§ **Work order**: Your answer should repeat every record verbatim.

§ **Record set**:
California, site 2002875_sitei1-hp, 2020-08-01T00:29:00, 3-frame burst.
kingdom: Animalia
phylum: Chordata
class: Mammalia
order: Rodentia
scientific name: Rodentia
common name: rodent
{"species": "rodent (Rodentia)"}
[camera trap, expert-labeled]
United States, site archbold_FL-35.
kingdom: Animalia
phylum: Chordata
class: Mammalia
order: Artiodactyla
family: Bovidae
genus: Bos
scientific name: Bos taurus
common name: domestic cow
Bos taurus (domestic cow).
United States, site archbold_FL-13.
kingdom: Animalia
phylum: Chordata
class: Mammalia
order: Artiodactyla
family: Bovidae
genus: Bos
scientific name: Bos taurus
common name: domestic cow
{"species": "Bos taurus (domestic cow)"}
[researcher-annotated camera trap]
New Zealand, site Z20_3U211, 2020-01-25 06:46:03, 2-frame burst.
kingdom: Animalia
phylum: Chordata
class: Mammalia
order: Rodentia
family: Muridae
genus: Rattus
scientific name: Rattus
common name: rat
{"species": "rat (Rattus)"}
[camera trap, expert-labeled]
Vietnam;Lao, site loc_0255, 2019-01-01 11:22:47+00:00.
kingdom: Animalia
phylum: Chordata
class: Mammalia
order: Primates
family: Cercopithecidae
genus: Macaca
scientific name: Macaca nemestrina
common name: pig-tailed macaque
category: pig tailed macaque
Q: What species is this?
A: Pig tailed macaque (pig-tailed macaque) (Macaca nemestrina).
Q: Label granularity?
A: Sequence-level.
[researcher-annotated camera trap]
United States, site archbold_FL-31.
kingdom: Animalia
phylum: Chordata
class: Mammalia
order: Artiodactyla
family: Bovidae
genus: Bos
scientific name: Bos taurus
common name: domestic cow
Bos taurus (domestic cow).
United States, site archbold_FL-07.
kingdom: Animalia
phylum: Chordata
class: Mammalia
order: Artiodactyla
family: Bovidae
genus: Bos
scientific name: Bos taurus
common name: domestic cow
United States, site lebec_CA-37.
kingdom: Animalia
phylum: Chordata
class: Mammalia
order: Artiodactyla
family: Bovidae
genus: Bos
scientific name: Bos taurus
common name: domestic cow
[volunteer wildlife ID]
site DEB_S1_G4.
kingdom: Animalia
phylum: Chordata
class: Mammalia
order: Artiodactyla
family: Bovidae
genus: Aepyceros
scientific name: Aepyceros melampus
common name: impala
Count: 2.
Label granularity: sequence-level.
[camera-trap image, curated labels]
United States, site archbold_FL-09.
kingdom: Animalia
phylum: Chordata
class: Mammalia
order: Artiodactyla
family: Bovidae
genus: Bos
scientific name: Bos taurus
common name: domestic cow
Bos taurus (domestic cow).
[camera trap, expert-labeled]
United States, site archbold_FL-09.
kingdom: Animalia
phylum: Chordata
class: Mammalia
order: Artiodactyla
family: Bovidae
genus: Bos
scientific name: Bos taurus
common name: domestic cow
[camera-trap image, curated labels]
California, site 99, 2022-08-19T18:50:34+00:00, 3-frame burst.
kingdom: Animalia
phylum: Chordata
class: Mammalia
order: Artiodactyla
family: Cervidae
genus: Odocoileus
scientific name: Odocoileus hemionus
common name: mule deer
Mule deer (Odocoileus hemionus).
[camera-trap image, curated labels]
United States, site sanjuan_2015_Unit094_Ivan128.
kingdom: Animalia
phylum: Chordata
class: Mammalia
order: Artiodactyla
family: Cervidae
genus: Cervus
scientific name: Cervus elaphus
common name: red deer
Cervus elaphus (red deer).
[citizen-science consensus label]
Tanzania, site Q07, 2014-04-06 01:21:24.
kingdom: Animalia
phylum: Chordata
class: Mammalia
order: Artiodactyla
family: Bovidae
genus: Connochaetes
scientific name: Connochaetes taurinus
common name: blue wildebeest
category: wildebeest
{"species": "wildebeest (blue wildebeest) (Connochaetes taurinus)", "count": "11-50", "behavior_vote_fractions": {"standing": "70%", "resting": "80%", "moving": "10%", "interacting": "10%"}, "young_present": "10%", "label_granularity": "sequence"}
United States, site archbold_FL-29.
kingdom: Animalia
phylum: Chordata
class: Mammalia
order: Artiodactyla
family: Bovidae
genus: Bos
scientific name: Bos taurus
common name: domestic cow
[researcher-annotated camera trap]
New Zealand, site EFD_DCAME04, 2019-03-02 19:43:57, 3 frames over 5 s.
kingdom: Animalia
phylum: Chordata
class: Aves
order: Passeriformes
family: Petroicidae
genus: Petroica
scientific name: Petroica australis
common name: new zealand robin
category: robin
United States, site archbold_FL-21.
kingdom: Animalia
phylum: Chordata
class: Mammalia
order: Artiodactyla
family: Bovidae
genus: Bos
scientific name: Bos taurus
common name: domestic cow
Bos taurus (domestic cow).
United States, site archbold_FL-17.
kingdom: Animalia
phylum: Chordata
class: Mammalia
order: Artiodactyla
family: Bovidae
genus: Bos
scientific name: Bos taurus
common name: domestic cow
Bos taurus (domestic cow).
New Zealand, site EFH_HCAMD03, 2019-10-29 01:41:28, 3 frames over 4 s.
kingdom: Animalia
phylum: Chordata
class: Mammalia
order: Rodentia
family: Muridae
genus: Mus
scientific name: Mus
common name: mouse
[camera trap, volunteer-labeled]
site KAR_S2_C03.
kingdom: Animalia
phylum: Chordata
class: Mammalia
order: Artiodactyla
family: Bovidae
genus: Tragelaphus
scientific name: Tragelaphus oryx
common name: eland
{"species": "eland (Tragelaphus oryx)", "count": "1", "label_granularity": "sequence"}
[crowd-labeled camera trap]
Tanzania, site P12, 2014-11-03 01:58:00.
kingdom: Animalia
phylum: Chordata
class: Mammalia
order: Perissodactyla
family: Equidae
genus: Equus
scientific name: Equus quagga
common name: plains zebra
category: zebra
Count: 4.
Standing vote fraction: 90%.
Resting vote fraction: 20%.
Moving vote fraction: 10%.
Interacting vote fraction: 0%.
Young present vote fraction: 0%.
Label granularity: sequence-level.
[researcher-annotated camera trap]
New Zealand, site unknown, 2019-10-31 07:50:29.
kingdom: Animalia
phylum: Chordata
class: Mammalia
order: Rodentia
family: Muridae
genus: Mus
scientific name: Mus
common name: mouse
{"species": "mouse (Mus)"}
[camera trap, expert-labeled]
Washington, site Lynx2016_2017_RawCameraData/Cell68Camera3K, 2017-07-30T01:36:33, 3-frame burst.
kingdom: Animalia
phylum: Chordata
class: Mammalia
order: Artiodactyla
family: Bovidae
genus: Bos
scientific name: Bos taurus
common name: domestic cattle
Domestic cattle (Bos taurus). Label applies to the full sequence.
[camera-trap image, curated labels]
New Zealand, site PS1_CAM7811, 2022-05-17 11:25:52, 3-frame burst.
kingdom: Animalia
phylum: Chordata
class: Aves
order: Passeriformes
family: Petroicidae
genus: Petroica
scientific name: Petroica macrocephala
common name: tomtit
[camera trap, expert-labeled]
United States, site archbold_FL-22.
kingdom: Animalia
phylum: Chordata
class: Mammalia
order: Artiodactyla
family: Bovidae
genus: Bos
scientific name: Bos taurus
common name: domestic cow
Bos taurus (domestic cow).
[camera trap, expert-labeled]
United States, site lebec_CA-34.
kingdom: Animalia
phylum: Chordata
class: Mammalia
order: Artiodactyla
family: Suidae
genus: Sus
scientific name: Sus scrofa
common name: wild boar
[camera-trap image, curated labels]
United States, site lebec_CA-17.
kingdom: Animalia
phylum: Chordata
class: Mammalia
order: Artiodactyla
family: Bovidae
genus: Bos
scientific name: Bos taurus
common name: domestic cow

§ **Exercise solution**:
California, site 2002875_sitei1-hp, 2020-08-01T00:29:00, 3-frame burst.
kingdom: Animalia
phylum: Chordata
class: Mammalia
order: Rodentia
scientific name: Rodentia
common name: rodent
{"species": "rodent (Rodentia)"}
[camera trap, expert-labeled]
United States, site archbold_FL-35.
kingdom: Animalia
phylum: Chordata
class: Mammalia
order: Artiodactyla
family: Bovidae
genus: Bos
scientific name: Bos taurus
common name: domestic cow
Bos taurus (domestic cow).
United States, site archbold_FL-13.
kingdom: Animalia
phylum: Chordata
class: Mammalia
order: Artiodactyla
family: Bovidae
genus: Bos
scientific name: Bos taurus
common name: domestic cow
{"species": "Bos taurus (domestic cow)"}
[researcher-annotated camera trap]
New Zealand, site Z20_3U211, 2020-01-25 06:46:03, 2-frame burst.
kingdom: Animalia
phylum: Chordata
class: Mammalia
order: Rodentia
family: Muridae
genus: Rattus
scientific name: Rattus
common name: rat
{"species": "rat (Rattus)"}
[camera trap, expert-labeled]
Vietnam;Lao, site loc_0255, 2019-01-01 11:22:47+00:00.
kingdom: Animalia
phylum: Chordata
class: Mammalia
order: Primates
family: Cercopithecidae
genus: Macaca
scientific name: Macaca nemestrina
common name: pig-tailed macaque
category: pig tailed macaque
Q: What species is this?
A: Pig tailed macaque (pig-tailed macaque) (Macaca nemestrina).
Q: Label granularity?
A: Sequence-level.
[researcher-annotated camera trap]
United States, site archbold_FL-31.
kingdom: Animalia
phylum: Chordata
class: Mammalia
order: Artiodactyla
family: Bovidae
genus: Bos
scientific name: Bos taurus
common name: domestic cow
Bos taurus (domestic cow).
United States, site archbold_FL-07.
kingdom: Animalia
phylum: Chordata
class: Mammalia
order: Artiodactyla
family: Bovidae
genus: Bos
scientific name: Bos taurus
common name: domestic cow
United States, site lebec_CA-37.
kingdom: Animalia
phylum: Chordata
class: Mammalia
order: Artiodactyla
family: Bovidae
genus: Bos
scientific name: Bos taurus
common name: domestic cow
[volunteer wildlife ID]
site DEB_S1_G4.
kingdom: Animalia
phylum: Chordata
class: Mammalia
order: Artiodactyla
family: Bovidae
genus: Aepyceros
scientific name: Aepyceros melampus
common name: impala
Count: 2.
Label granularity: sequence-level.
[camera-trap image, curated labels]
United States, site archbold_FL-09.
kingdom: Animalia
phylum: Chordata
class: Mammalia
order: Artiodactyla
family: Bovidae
genus: Bos
scientific name: Bos taurus
common name: domestic cow
Bos taurus (domestic cow).
[camera trap, expert-labeled]
United States, site archbold_FL-09.
kingdom: Animalia
phylum: Chordata
class: Mammalia
order: Artiodactyla
family: Bovidae
genus: Bos
scientific name: Bos taurus
common name: domestic cow
[camera-trap image, curated labels]
California, site 99, 2022-08-19T18:50:34+00:00, 3-frame burst.
kingdom: Animalia
phylum: Chordata
class: Mammalia
order: Artiodactyla
family: Cervidae
genus: Odocoileus
scientific name: Odocoileus hemionus
common name: mule deer
Mule deer (Odocoileus hemionus).
[camera-trap image, curated labels]
United States, site sanjuan_2015_Unit094_Ivan128.
kingdom: Animalia
phylum: Chordata
class: Mammalia
order: Artiodactyla
family: Cervidae
genus: Cervus
scientific name: Cervus elaphus
common name: red deer
Cervus elaphus (red deer).
[citizen-science consensus label]
Tanzania, site Q07, 2014-04-06 01:21:24.
kingdom: Animalia
phylum: Chordata
class: Mammalia
order: Artiodactyla
family: Bovidae
genus: Connochaetes
scientific name: Connochaetes taurinus
common name: blue wildebeest
category: wildebeest
{"species": "wildebeest (blue wildebeest) (Connochaetes taurinus)", "count": "11-50", "behavior_vote_fractions": {"standing": "70%", "resting": "80%", "moving": "10%", "interacting": "10%"}, "young_present": "10%", "label_granularity": "sequence"}
United States, site archbold_FL-29.
kingdom: Animalia
phylum: Chordata
class: Mammalia
order: Artiodactyla
family: Bovidae
genus: Bos
scientific name: Bos taurus
common name: domestic cow
[researcher-annotated camera trap]
New Zealand, site EFD_DCAME04, 2019-03-02 19:43:57, 3 frames over 5 s.
kingdom: Animalia
phylum: Chordata
class: Aves
order: Passeriformes
family: Petroicidae
genus: Petroica
scientific name: Petroica australis
common name: new zealand robin
category: robin
United States, site archbold_FL-21.
kingdom: Animalia
phylum: Chordata
class: Mammalia
order: Artiodactyla
family: Bovidae
genus: Bos
scientific name: Bos taurus
common name: domestic cow
Bos taurus (domestic cow).
United States, site archbold_FL-17.
kingdom: Animalia
phylum: Chordata
class: Mammalia
order: Artiodactyla
family: Bovidae
genus: Bos
scientific name: Bos taurus
common name: domestic cow
Bos taurus (domestic cow).
New Zealand, site EFH_HCAMD03, 2019-10-29 01:41:28, 3 frames over 4 s.
kingdom: Animalia
phylum: Chordata
class: Mammalia
order: Rodentia
family: Muridae
genus: Mus
scientific name: Mus
common name: mouse
[camera trap, volunteer-labeled]
site KAR_S2_C03.
kingdom: Animalia
phylum: Chordata
class: Mammalia
order: Artiodactyla
family: Bovidae
genus: Tragelaphus
scientific name: Tragelaphus oryx
common name: eland
{"species": "eland (Tragelaphus oryx)", "count": "1", "label_granularity": "sequence"}
[crowd-labeled camera trap]
Tanzania, site P12, 2014-11-03 01:58:00.
kingdom: Animalia
phylum: Chordata
class: Mammalia
order: Perissodactyla
family: Equidae
genus: Equus
scientific name: Equus quagga
common name: plains zebra
category: zebra
Count: 4.
Standing vote fraction: 90%.
Resting vote fraction: 20%.
Moving vote fraction: 10%.
Interacting vote fraction: 0%.
Young present vote fraction: 0%.
Label granularity: sequence-level.
[researcher-annotated camera trap]
New Zealand, site unknown, 2019-10-31 07:50:29.
kingdom: Animalia
phylum: Chordata
class: Mammalia
order: Rodentia
family: Muridae
genus: Mus
scientific name: Mus
common name: mouse
{"species": "mouse (Mus)"}
[camera trap, expert-labeled]
Washington, site Lynx2016_2017_RawCameraData/Cell68Camera3K, 2017-07-30T01:36:33, 3-frame burst.
kingdom: Animalia
phylum: Chordata
class: Mammalia
order: Artiodactyla
family: Bovidae
genus: Bos
scientific name: Bos taurus
common name: domestic cattle
Domestic cattle (Bos taurus). Label applies to the full sequence.
[camera-trap image, curated labels]
New Zealand, site PS1_CAM7811, 2022-05-17 11:25:52, 3-frame burst.
kingdom: Animalia
phylum: Chordata
class: Aves
order: Passeriformes
family: Petroicidae
genus: Petroica
scientific name: Petroica macrocephala
common name: tomtit
[camera trap, expert-labeled]
United States, site archbold_FL-22.
kingdom: Animalia
phylum: Chordata
class: Mammalia
order: Artiodactyla
family: Bovidae
genus: Bos
scientific name: Bos taurus
common name: domestic cow
Bos taurus (domestic cow).
[camera trap, expert-labeled]
United States, site lebec_CA-34.
kingdom: Animalia
phylum: Chordata
class: Mammalia
order: Artiodactyla
family: Suidae
genus: Sus
scientific name: Sus scrofa
common name: wild boar
[camera-trap image, curated labels]
United States, site lebec_CA-17.
kingdom: Animalia
phylum: Chordata
class: Mammalia
order: Artiodactyla
family: Bovidae
genus: Bos
scientific name: Bos taurus
common name: domestic cow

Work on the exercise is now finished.